Несмотря на то, что в 1941 году части Красной армии отступали, неся большие потери убитыми, ранеными и пропавшими без вести, попавшими в плен, невзирая на существовавшие бытовые и продовольственные трудности, среди большей части населения, как свидетельствуют сводки органов НКВД, преобладали идеи патриотизма и уверенности в победе над врагом. Однако в экстремальных условиях среди представителей различных слоев населения все же звучали критика мероприятий, проводимых властью, и скепсис относительно победоносного исхода войны. В документах НКВД СССР в первые месяцы войны особое внимание уделялось критическим высказываниям граждан о руководителях партии и правительства, проявлениям «пораженческих настроений», наиболее характерным для первого периода войны. Информация о продвижении немцев к Москве и неудачах Красной армии, сопутствующие этому слухи о вывозе оборудования промышленных предприятий, острая нехватка продовольствия — все это и многое другое значительно осложняло ситуацию в стране и подталкивало население к проявлениям недовольства. Сводки об этих высказываниях, до недавнего времени имевшие гриф секретности и публикуемые сегодня впервые, представляют особый интерес: они позволяют реконструировать полную картину социальных настроений в начальный период Великой Отечественной.

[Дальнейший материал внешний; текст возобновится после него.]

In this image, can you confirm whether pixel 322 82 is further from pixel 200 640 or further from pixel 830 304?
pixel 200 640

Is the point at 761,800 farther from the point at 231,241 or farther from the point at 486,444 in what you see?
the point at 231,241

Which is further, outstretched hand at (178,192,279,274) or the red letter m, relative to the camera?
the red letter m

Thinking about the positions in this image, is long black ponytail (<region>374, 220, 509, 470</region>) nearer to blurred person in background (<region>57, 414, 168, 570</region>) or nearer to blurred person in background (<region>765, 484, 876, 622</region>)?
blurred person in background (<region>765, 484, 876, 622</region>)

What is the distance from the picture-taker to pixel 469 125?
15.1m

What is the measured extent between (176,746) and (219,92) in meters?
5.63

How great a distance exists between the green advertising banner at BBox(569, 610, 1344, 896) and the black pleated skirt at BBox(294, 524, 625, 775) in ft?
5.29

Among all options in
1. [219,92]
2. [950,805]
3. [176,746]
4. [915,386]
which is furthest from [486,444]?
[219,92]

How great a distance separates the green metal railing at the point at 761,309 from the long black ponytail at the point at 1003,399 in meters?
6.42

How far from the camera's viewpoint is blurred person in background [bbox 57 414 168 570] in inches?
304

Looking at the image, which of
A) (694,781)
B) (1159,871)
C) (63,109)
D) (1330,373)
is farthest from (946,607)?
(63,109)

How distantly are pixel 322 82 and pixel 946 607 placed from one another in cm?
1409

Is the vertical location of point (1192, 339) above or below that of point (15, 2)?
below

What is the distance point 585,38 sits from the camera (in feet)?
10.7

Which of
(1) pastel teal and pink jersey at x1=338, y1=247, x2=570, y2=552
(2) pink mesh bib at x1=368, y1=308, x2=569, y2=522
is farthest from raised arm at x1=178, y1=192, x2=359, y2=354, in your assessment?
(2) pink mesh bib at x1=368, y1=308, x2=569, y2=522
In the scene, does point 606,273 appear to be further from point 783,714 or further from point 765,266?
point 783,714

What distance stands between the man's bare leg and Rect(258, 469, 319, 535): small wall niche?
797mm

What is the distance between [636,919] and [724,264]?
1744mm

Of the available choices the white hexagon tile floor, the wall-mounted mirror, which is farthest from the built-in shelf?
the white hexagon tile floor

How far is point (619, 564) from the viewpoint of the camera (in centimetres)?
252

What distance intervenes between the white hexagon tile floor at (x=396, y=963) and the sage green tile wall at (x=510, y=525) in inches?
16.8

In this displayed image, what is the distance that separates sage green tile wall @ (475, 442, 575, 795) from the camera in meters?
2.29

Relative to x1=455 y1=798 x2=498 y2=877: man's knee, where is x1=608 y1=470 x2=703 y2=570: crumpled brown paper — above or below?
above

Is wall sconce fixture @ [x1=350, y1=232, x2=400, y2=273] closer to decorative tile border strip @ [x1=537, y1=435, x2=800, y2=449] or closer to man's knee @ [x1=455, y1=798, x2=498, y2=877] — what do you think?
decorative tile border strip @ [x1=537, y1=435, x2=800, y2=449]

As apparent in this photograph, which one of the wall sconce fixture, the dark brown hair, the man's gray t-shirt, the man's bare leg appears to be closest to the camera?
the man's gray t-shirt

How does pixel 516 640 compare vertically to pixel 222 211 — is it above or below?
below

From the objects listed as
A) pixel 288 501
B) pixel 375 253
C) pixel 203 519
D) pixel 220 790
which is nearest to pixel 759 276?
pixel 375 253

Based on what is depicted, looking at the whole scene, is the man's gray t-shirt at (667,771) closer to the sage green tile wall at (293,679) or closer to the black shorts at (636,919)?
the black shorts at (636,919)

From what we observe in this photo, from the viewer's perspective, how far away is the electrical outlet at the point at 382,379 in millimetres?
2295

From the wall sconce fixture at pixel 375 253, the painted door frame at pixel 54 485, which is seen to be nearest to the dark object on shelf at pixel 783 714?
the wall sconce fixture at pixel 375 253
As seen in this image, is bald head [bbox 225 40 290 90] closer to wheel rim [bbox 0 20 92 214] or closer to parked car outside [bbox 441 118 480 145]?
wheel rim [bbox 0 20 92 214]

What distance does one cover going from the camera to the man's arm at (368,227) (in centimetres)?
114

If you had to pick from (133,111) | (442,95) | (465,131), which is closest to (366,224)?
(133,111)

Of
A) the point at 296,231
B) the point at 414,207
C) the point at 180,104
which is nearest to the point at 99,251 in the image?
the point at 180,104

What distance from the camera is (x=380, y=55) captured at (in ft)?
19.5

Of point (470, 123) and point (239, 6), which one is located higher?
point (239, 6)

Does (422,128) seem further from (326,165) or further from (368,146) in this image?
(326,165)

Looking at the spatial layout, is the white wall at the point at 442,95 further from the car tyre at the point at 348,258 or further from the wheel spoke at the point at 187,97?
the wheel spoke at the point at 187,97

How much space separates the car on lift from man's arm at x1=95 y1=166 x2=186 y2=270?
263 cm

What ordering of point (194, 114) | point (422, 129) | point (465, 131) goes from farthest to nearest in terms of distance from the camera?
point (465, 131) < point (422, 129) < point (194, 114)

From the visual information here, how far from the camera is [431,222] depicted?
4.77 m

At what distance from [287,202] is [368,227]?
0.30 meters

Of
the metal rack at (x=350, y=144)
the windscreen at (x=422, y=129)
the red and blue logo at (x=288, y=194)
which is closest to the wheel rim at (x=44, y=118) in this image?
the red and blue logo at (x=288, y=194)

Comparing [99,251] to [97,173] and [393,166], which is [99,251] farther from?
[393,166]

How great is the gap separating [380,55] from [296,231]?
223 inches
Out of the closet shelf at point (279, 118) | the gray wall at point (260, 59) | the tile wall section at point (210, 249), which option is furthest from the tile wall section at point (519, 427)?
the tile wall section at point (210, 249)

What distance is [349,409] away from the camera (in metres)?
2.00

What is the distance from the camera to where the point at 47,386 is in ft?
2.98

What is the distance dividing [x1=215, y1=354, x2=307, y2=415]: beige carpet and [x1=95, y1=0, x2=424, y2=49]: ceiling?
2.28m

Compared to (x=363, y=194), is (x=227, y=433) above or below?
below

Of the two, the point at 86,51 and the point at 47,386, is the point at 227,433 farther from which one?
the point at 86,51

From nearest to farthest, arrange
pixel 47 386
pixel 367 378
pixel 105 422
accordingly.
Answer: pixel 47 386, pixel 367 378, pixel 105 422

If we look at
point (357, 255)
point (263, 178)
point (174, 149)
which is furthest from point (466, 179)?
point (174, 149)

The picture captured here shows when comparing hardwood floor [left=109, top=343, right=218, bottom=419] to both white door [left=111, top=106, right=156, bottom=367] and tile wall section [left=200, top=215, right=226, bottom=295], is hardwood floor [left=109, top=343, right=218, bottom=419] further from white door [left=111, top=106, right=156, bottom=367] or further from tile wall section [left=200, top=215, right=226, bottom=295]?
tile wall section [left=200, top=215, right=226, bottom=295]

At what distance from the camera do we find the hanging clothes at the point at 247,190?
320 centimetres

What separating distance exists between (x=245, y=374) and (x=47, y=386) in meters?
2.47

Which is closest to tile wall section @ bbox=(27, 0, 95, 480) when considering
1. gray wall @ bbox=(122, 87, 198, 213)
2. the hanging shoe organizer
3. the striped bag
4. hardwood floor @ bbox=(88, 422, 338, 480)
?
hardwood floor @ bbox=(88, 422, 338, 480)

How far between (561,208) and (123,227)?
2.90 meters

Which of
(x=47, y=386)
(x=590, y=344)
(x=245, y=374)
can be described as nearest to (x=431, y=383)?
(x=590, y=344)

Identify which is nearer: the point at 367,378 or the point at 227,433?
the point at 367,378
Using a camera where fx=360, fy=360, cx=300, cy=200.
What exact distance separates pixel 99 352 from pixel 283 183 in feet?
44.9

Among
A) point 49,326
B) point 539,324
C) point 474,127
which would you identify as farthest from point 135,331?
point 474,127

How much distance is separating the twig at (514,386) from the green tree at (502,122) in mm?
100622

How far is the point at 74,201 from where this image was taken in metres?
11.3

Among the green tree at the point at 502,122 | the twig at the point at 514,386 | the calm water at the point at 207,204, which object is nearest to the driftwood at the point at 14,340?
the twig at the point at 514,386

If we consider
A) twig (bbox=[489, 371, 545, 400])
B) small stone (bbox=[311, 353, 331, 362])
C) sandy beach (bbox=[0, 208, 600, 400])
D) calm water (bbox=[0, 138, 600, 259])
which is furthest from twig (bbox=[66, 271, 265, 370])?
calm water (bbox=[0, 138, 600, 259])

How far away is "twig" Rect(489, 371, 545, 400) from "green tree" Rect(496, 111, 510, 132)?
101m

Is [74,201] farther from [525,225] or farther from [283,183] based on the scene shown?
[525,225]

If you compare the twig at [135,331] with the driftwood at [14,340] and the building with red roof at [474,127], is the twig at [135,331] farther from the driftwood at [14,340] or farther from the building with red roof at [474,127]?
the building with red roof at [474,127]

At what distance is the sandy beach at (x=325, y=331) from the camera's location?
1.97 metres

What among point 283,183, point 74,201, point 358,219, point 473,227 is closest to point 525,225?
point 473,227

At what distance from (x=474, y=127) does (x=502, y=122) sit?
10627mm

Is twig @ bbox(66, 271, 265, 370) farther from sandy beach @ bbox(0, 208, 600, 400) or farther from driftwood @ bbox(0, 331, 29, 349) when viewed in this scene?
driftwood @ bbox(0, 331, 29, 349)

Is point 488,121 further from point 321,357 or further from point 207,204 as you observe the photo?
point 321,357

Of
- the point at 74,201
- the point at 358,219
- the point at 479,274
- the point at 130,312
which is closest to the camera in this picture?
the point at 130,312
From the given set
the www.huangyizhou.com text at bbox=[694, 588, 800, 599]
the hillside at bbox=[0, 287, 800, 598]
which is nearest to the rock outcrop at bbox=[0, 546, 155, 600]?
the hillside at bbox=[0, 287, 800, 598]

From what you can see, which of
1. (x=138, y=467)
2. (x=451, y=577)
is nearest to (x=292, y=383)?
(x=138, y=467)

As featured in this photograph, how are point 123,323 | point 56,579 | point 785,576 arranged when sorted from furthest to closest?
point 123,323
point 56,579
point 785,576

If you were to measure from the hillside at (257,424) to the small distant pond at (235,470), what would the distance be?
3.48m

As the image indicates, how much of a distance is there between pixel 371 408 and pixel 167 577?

Уже в первых сводках секретно-политического управления НКГБ СССР содержались сведения об откликах населения в связи с начавшейся войной. В них отмечались, с одной стороны, массовая готовность рабочих и служащих защищать Родину, перевыполнять производственные планы, а с другой — растерянность и подавленность отдельных представителей интеллигенции. Звучали голоса: «К войне мы не готовы, у нас нет достаточного количества газоубежищ и бомбоубежищ. Сейчас половина народа СССР озлоблена против советской власти. Много людей сидит в тюрьмах, а у крестьян плохое настроение, так что воевать будет трудно. Народ будет против нашего правительства». Публичная антифашистская пропаганда была полностью прекращена с середины 1939 года (в связи с подписанием пакта Молотова — Риббентропа), что породило горечь и недоумение: «Пока наркомом иностранных дел был Литвинов, он не заключал договор с Германией, а как его отстранили и назначили Молотова, то в СССР поехали разные Риббентропы. Наши повели их показывать заводы и все наши достижения. Им это только и надо было. Они узнали, что у нас есть, и начали войну против нас». Люди задумывались о готовности государства к войне, о военном потенциале, уровне промышленной культуры в СССР и Германии: «Жили и думали, что терпели лишения для того, чтобы дать возможность стране вооружиться, а в действительности получилось другое, страна оказалась недостаточно вооруженной, чтобы дать отпор врагу, а сдает город за городом». «Правительство до прошлого года нашу армию воспитывало в духе шапкозакидательства, что сделало беспечность, дорого стоящую нам 22 июня» «Болтали, что не будем воевать на своей земле, а фактически сдаем город за городом. Вместо военной мощи армия испытывает недостаток в вооружении». «Красноармейцев сейчас учат не с винтовками, а с деревянными ружьями. Все оружие сдали немцам, когда оставляли города Минск, Львов, Киев».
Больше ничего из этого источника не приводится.